Required task 1 -> Reproduce the portion of the forum thread between "what I'd like" and "don't want to ;)", inclusive, copying it verbatim.
--- start of Quoted text ---
Crawlable AJAX with _escaped_fragment_ in htaccess

2019-02-10 03:33发布

问题:

Hello fellow developers!

We are almost finished with developing first phase of our ajax web app. In our app we are using hash fragments like:

http://ourdomain.com/#!list=last_ads&order=date

I understand google will fetch this url and make a request to the server in this form:

http://ourdomain.com/?_escaped_fragment_=list=last_ads?order=date&direction=desc

everything is perfect, except...

I would like to route this kind of request to another script

like so:

RewriteCond %{QUERY_STRING} ^_escaped_fragment_=(.*)$
RewriteRule ^$ /webroot/crawler.php$1 [L]

The problem is, that when I try to print_r($_REQUEST) in crawler.php I get only:

Array
(
    [_escaped_fragment_] => list=last_ads?order=date
    [direction] => desc
)

what I'd like to get is

Array
(
    [list] => last_ads
    [order] => date
    [directions] => des
)

I know I could use php to further break the first argument, but I don't want to ;)

please advise

==================================================== EDIT... some corrections in text and logic

回答1:

Your forgot QSA directive (everyone missed the point =D )
--- end of Quoted text ---
--- start of Task data ---
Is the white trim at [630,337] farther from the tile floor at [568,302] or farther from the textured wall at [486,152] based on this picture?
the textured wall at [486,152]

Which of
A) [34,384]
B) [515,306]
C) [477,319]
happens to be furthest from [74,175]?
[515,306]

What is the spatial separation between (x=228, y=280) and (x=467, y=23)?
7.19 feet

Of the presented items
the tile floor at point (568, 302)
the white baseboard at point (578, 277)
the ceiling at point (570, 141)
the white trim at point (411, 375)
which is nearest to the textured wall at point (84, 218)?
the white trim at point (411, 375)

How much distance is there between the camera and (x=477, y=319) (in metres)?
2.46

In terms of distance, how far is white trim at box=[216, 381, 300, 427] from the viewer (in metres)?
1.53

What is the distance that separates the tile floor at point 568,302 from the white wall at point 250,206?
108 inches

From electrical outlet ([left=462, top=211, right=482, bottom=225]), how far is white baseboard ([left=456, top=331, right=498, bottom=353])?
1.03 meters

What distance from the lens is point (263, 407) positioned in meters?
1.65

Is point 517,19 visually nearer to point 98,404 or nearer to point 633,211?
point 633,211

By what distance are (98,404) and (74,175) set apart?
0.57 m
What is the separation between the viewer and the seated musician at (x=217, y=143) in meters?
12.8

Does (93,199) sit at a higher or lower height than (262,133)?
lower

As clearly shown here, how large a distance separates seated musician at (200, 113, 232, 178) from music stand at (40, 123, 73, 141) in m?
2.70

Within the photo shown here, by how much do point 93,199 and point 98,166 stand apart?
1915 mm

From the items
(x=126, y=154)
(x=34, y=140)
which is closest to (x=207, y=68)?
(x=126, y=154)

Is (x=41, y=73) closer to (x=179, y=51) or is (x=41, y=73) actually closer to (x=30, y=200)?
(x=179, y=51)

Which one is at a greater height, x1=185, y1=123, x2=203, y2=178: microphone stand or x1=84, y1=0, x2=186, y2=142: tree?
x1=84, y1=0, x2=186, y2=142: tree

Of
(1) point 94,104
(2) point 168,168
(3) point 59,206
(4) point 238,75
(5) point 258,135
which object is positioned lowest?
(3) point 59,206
--- end of Task data ---
Required task 2 -> Count the lines in the entries above that contain the word "positioned". Reply with the number only.

Complete response 1 ->
what I'd like to get is

Array
(
    [list] => last_ads
    [order] => date
    [directions] => des
)

I know I could use php to further break the first argument, but I don't want to ;)

Complete response 2 -> 2